* [EXERCISE TEXT]:
In the Heights. 2021
Directed by Jon. M Chu
Starring Anthony Ramos, Melissa Barrera, Corey Hawkins, Leslie Grace, Olga Merediz, Jimmy Smits, Lin-Manuel Miranda, Daphne Rubin-Vega, Stephanie Beatriz, Gregory Diaz IV, Dascha Polanco, Marc Anthony, Ariana Greenblatt, and Noah Catala.
The scent of a cafecito caliente hangs in the air just outside of the 181st Street subway stop. The likeable, magnetic bodega owner Usnavi saves every penny from his daily grind as he hopes, imagines and sings about a better life.
In the Heights explodes onto the big screen in all of its Coca-Cola advert glory just at a time when we need it most; crowds, connectivity, and an overt message of optimism feel the perfect antidote to the ills of the world. It also helps that it’s so easy to get swept away by Jon M. Chu’s Colgate smile adaptation of Lin-Manuel Miranda’s 2005 Tony Award Winning musical, even if your feet may tire from tapping throughout the exhausting runtime.
Aside from the pitch-perfect warbling, what hits you straight away is just what a stunning exercise in craftmanship and showmanship Chu has composed with In the Heights. Taking his Crazy Rich Asians success and elevating his directing to another level with some of the most inventive and tightly choreographed set-pieces, of this or any other genre.
There’s a swimming pool sing-song which is superbly executed, and an Inception-level side-of-a-building ballad which already feels iconic. However, it’s the smaller interludes which strike the most resonant chords, such as the charming animation accompanied exchange between the male leads as they freestyle walking down a street, or the salon sequence’s ‘Tell Me Something I Don’t Know’ number, which gives center stage to the impressive range of female voices emanating from 181st Street.

* [EXCERPTED DATA]:

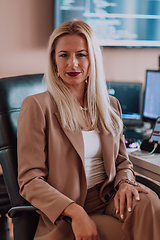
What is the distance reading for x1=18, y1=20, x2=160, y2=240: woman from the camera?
1.02 metres

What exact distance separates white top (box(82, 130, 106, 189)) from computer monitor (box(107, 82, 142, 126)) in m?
0.89

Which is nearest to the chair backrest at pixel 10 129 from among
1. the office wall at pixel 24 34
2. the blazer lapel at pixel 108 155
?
the blazer lapel at pixel 108 155

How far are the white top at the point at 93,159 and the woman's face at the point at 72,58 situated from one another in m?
0.26

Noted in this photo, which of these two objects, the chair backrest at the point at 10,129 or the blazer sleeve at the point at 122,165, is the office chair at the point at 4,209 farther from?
the blazer sleeve at the point at 122,165

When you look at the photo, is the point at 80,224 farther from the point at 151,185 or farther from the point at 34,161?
the point at 151,185

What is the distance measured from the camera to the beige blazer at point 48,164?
1.05 m

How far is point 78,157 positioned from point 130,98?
1.09 m

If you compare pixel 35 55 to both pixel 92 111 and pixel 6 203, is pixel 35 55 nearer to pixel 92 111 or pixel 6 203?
pixel 92 111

* [EXERCISE]:
Copy out the part of the In the Heights review that opens with the words "The scent of" and closes with "the exhausting runtime.", changing "bodega owner" to "corner-store owner".

* [YOUR RESPONSE]:
The scent of a cafecito caliente hangs in the air just outside of the 181st Street subway stop. The likeable, magnetic corner-store owner Usnavi saves every penny from his daily grind as he hopes, imagines and sings about a better life.
In the Heights explodes onto the big screen in all of its Coca-Cola advert glory just at a time when we need it most; crowds, connectivity, and an overt message of optimism feel the perfect antidote to the ills of the world. It also helps that it’s so easy to get swept away by Jon M. Chu’s Colgate smile adaptation of Lin-Manuel Miranda’s 2005 Tony Award Winning musical, even if your feet may tire from tapping throughout the exhausting runtime.